Extract provided:
★ ★ ★ ★

# (TW) Stepsons



## Crothian (Nov 6, 2002)

Stepson Prestige Class (5 level prestige class)

The Stepsons are an elite mercenary force that Tempus is the leader of.  There is a lot of camaraderie in the group.  There are two types the Sword Welders and their Shield mates.  They fight together, side by side.    

HD: d10
Requirements:
BAB: 5+
Feats: Power Attack, Cleave, Weapon Focus (Any), Weapon Specialization (Any)

Or

Expertise, Dodge, Mobility, Weapon Focus (Any)

Class Skills: Climb (Str), Handle Animal (Cha), Heal (Wis), Intimidate (Cha), Jump (Str), Knowledge Tactics (Int), Ride (Dex), Swim (Str)
Skill Points: 2 + Int modifier 

Base Attack Bonus: As Fighter
Saves: As Fighter

Coordinated Fighting 1: At level one the pair of Stepsons (Swordwelders and the Shield Mate) can fight from the same square without hindering each other.  Also, Shield Mate may use a full round action to also provide his shield bonus to the Sword Mate.

Coordinated Fighting 2: At level two the Swordwelder now gets either a +2 attack bonus or +2 dodge bonus whenever the Shield Mate performs a full round action as in Coordinated Fighting 1.  

Coordinated Fighting 3: At third level as above except the bonus is +4.  They can also perform coordinated fighting when within 5 feet of each other.  

Coordinated Fighting 4:  At fourth level the duo can now work so well together they get an extra partial action once a round.  Only one of them can use this extra partial action.

Coordinated Fighting 5: At fifth level they can now fight as one.  When one uses the dodge feat, they both get the bonus.  When one uses the Expertise feat, they both get the bonus.  If they attack the same foe, they are considered flanking towards is.  They each roll initiative, but can use the others roll if they choose.

★ ★ ★ ★

Stored records:
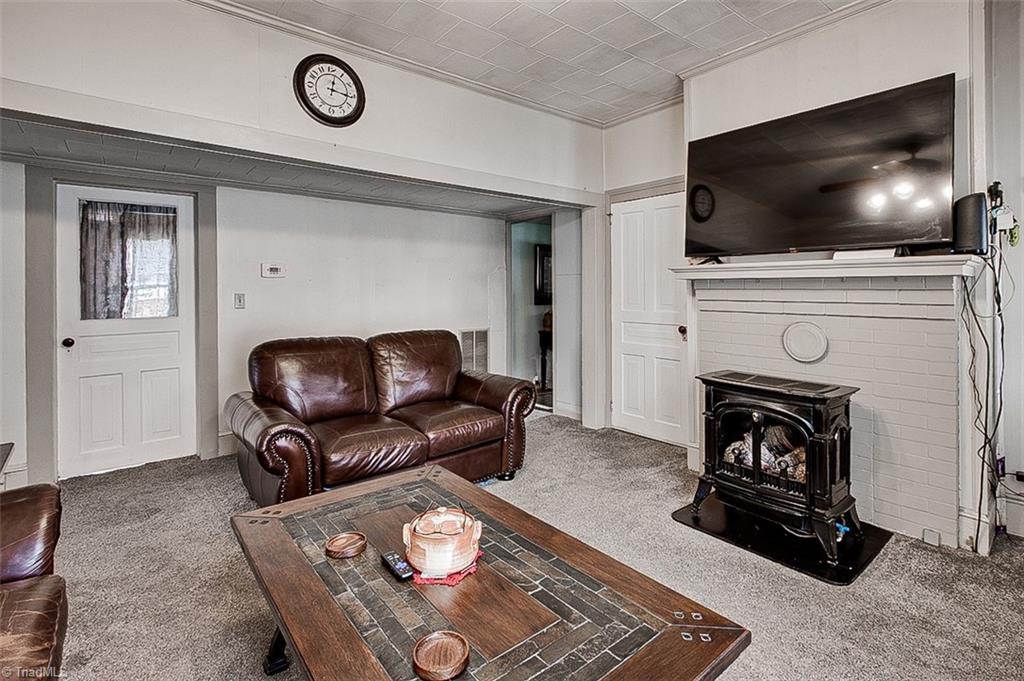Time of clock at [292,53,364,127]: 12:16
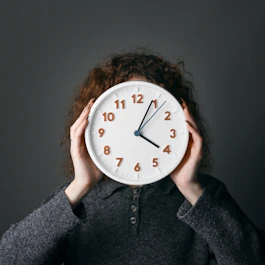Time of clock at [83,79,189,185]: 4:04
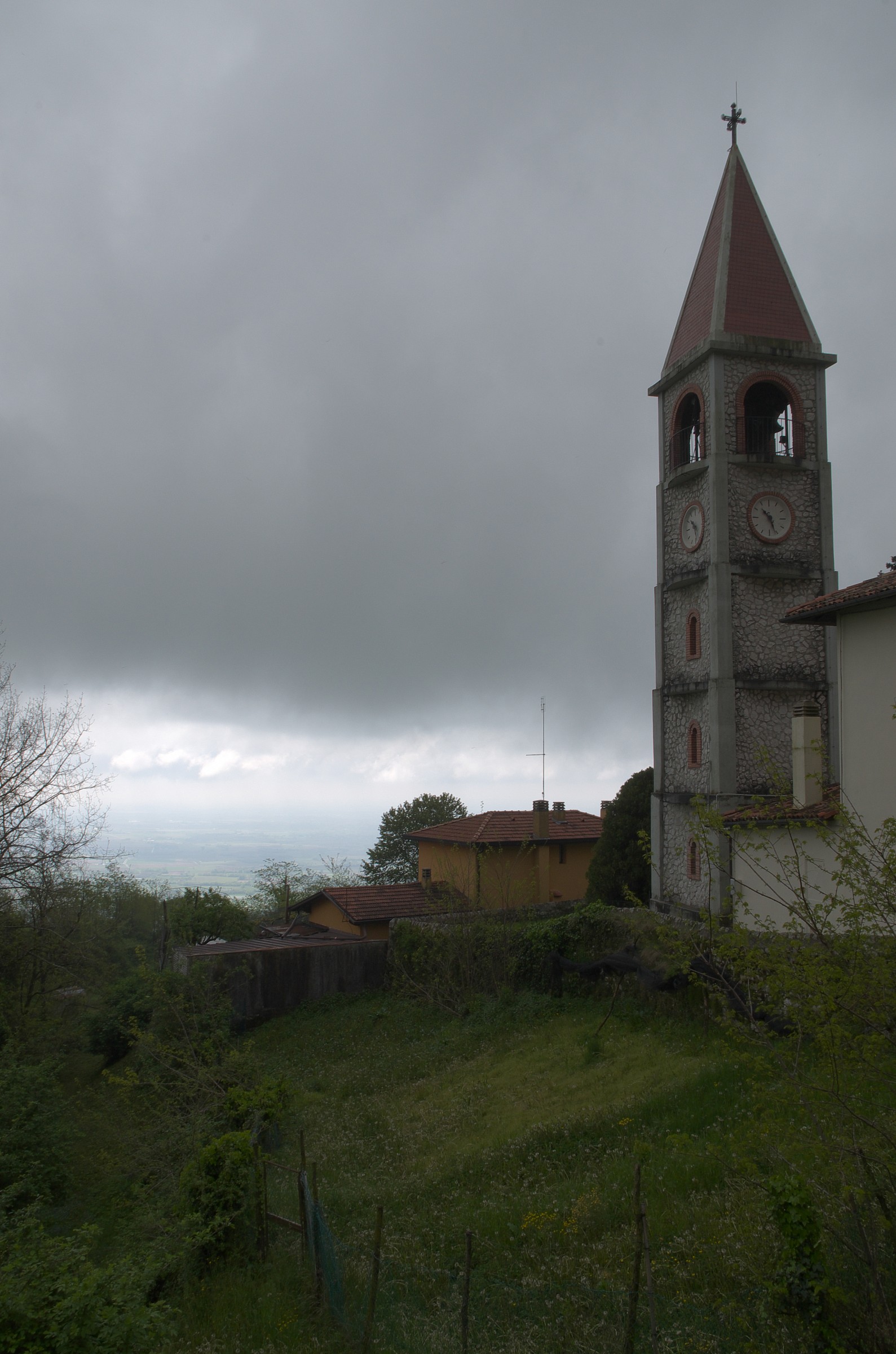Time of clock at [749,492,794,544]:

★ ★ ★ ★

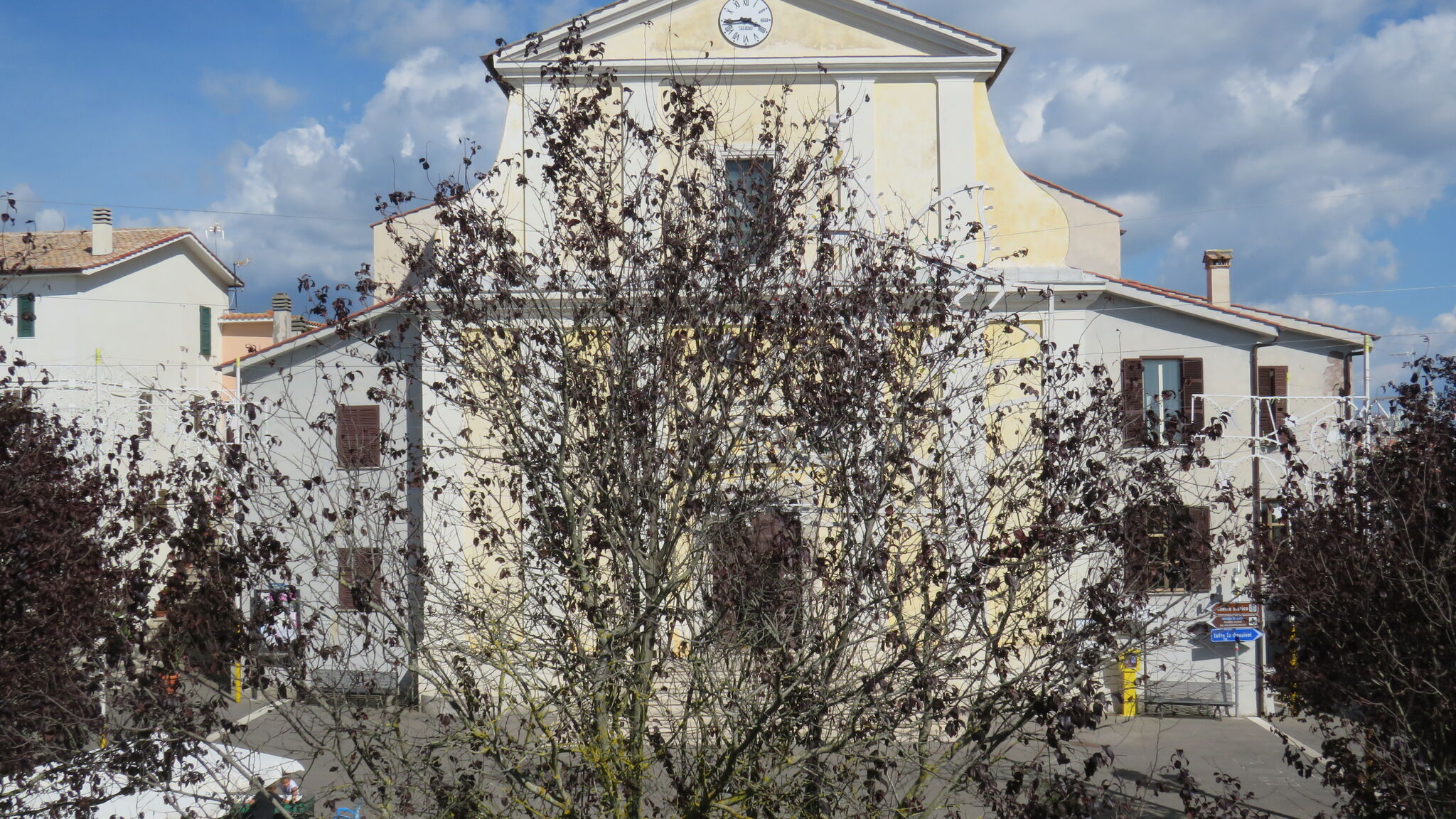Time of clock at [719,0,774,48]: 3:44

★ ★ ★ ★

Jobs:
A) Quote the Stepsons prestige class post from "Skill Points: 2" to "of each other.".
B) Write the next part of the Stepsons prestige class post, picking up after its final sentence.

Answers by task:
A)
Skill Points: 2 + Int modifier 

Base Attack Bonus: As Fighter
Saves: As Fighter

Coordinated Fighting 1: At level one the pair of Stepsons (Swordwelders and the Shield Mate) can fight from the same square without hindering each other.  Also, Shield Mate may use a full round action to also provide his shield bonus to the Sword Mate.

Coordinated Fighting 2: At level two the Swordwelder now gets either a +2 attack bonus or +2 dodge bonus whenever the Shield Mate performs a full round action as in Coordinated Fighting 1.  

Coordinated Fighting 3: At third level as above except the bonus is +4.  They can also perform coordinated fighting when within 5 feet of each other.

B)
----------



## The Forsaken One (Nov 6, 2002)

interesting to say the least=]

original take on things that's for sure.


----------



## Dakhran the Dark (Nov 6, 2002)

**YOINK**

Grabbing this for my game.  Not sure if I'm going to include them as-is, considering that not all of my players are "mature" enough to handle the Stepsons and their "philosophy"...


> There is a lot of camaraderie in the group.



That's _one_ way of putting it...


----------



## Crothian (Nov 6, 2002)

*Re: *YOINK**



			
				Dakhran the Dark said:
			
		

> *Grabbing this for my game.  Not sure if I'm going to include them as-is, considering that not all of my players are "mature" enough to handle the Stepsons and their "philosophy"...
> *




I don't think that was all that neccisary in the write up and would bring more disdain from posters then anything.  It's part of who they are but easily ignored for those who don't want to include it.  I don't think it was explained enough of why they are that way, so removing from them doesn't change anything.


----------



## kreynolds (Nov 6, 2002)

I get the distinct feeling there's some backstory to this that I'm missing.


----------



## Crothian (Nov 6, 2002)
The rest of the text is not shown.